When my son Edward went to prep school some ten years ago, he had to write a letter to us each week. Lines ruled on writing paper, pencil at the ready he would tell us about the weather. His father would receive it and come padding through to me saying in an irritated voice, “Why do I want to know about the weather? I can see the weather, why he can’t he write about something else?” I would make such a suggestion to Eddie, who took no notice. Not only would every letter continue to contemplate the weather but, given it annoyed his father, would consider it in even greater length.

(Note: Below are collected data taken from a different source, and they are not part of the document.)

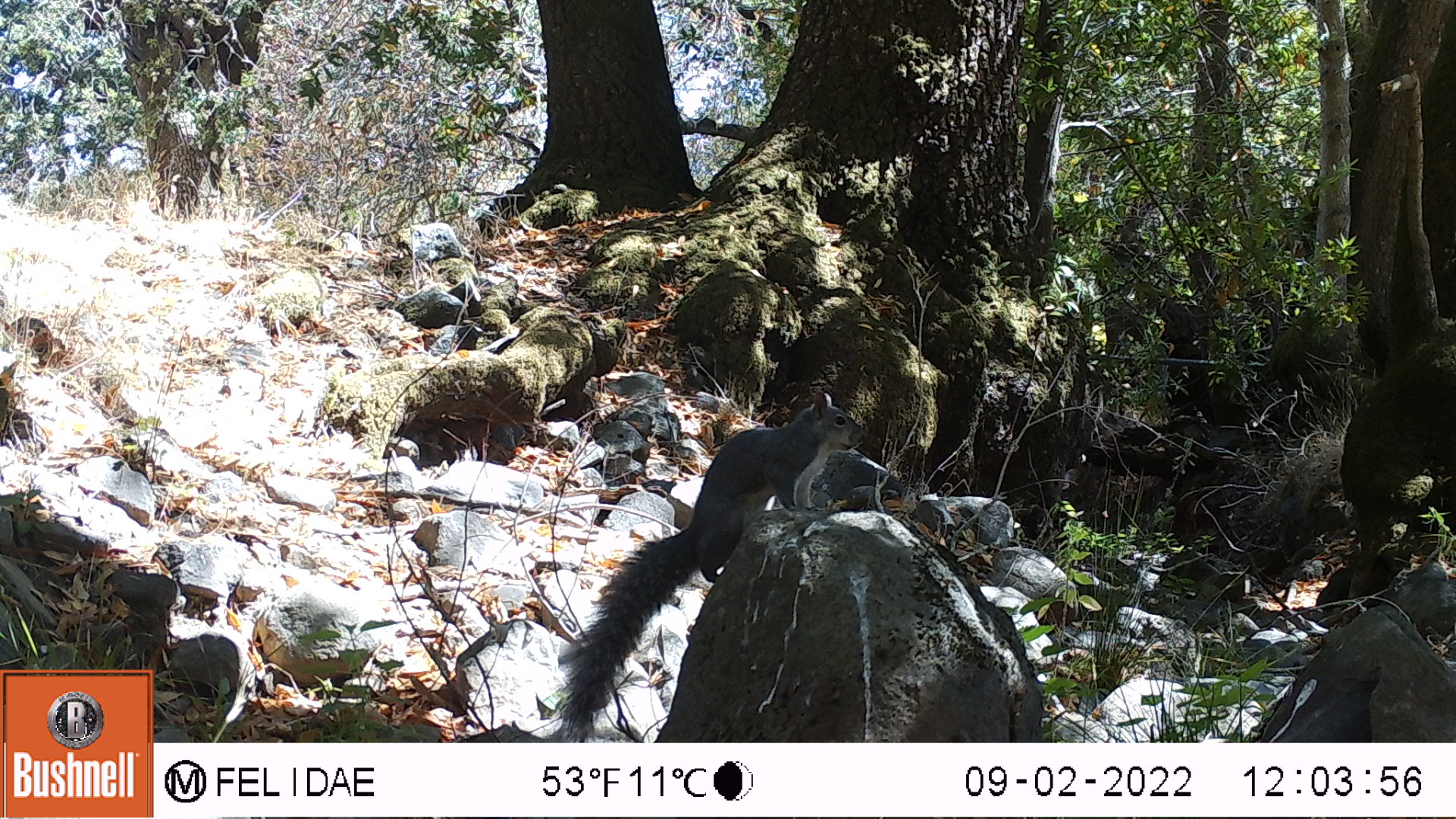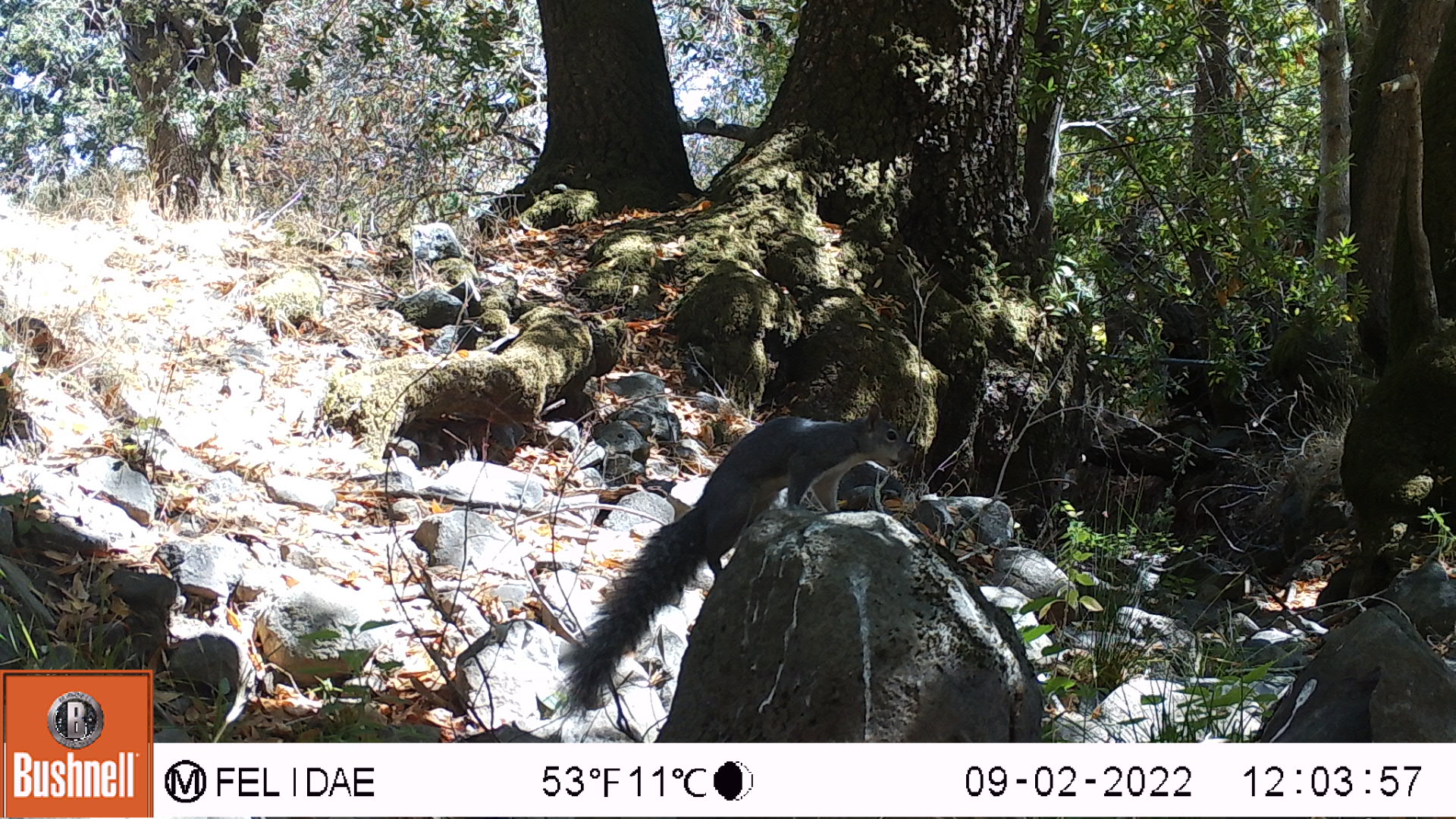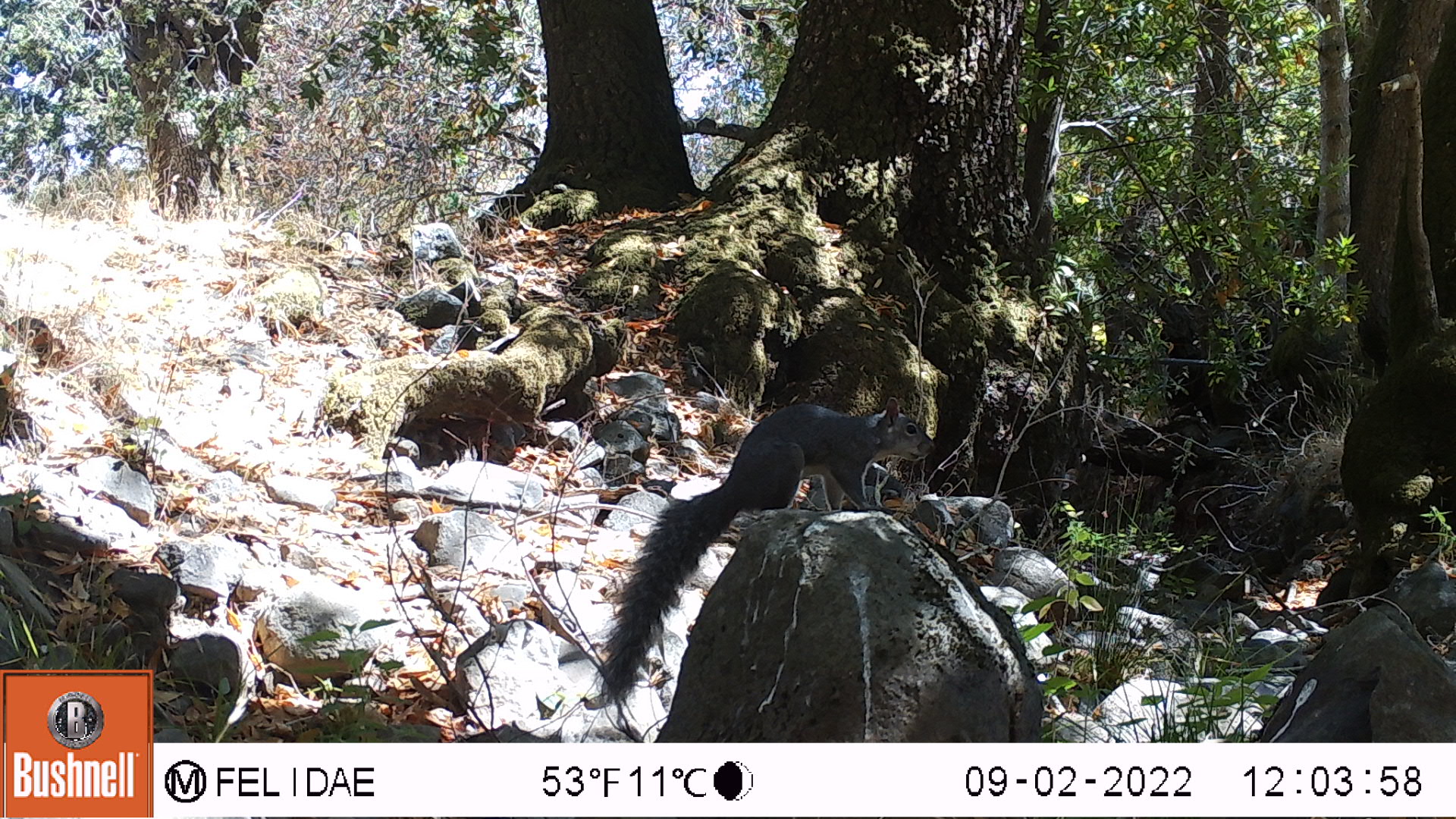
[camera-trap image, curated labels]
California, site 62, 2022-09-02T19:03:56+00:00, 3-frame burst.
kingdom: Animalia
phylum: Chordata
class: Mammalia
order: Rodentia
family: Sciuridae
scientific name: Sciuridae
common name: squirrel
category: unknown squirrel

The weather, however, remains a central topic of conversation every day. It has been an extraordinary year; from March snows to a deluge of water and now a brown, shimmering savannah. The place to find shelter and shade is always under the trees with their own micro-systems emitting air and moisture and somehow the colour and rustle of the leaves help me feel better and cooler.

 

My husband is now embroiled in the harvest which has started early, and is happy with the weight and colour of the oats, some of the wheat is good, we are not going to get a second cut of haylage until the autumn and where are the sheep going to find grass?

Sally in the gift shop has sold a lot of sun hats and visitors have wandered around  just as the poet A. E. Houseman  puts it “the idle hill of summer” with drowsy insects in the wildflower meadow, the house martins reinforcing  their nests under the soffits around the Castle courtyard.

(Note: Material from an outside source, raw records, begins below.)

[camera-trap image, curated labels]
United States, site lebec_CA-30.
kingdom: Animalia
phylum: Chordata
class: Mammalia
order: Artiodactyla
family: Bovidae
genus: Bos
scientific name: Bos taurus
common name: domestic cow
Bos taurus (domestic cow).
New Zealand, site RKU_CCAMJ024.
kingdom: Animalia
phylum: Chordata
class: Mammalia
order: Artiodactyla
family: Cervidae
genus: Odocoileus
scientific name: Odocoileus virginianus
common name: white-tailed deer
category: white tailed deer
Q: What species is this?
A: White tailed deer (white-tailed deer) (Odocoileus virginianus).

Today, it is all change again. As I sit here looking out towards the folly high on the hills – Heaven’s Gate – it is raining and we have the traditional squally British summer weather and I so I rather hope Sally has rain hats and a few of her green ponchos ready to hand in the shop.

Houseman’s poem begins in summer and moves to the battlefields of the First World War:

Far I hear the steady drummer
Drumming like a noise in dreams.

Far and near and low and louder
On the roads of earth go by,
Dear to friends and food for powder,
Soldiers marching, all to die…….

None that go return again.

It is an uncompromising poem, and reading it today alongside the history of the time can any of us understand why we did not reach a compromise?

Today, our unexpectedly hazy, hot summer has ended and we are dealing with gusty winds and rain instead of blazing sunshine. It is not yet lunchtime.  Already I miss it.

I will nevertheless go back for a walk in the rain to the Wood of Goodwill just down from the wildflower meadow, because my old grey Arab mare has died and I thought, in her memory, I would plant a beautiful, white stemmed tree which would glint in the moonlight as she did, turning to me with her dark, wise eyes.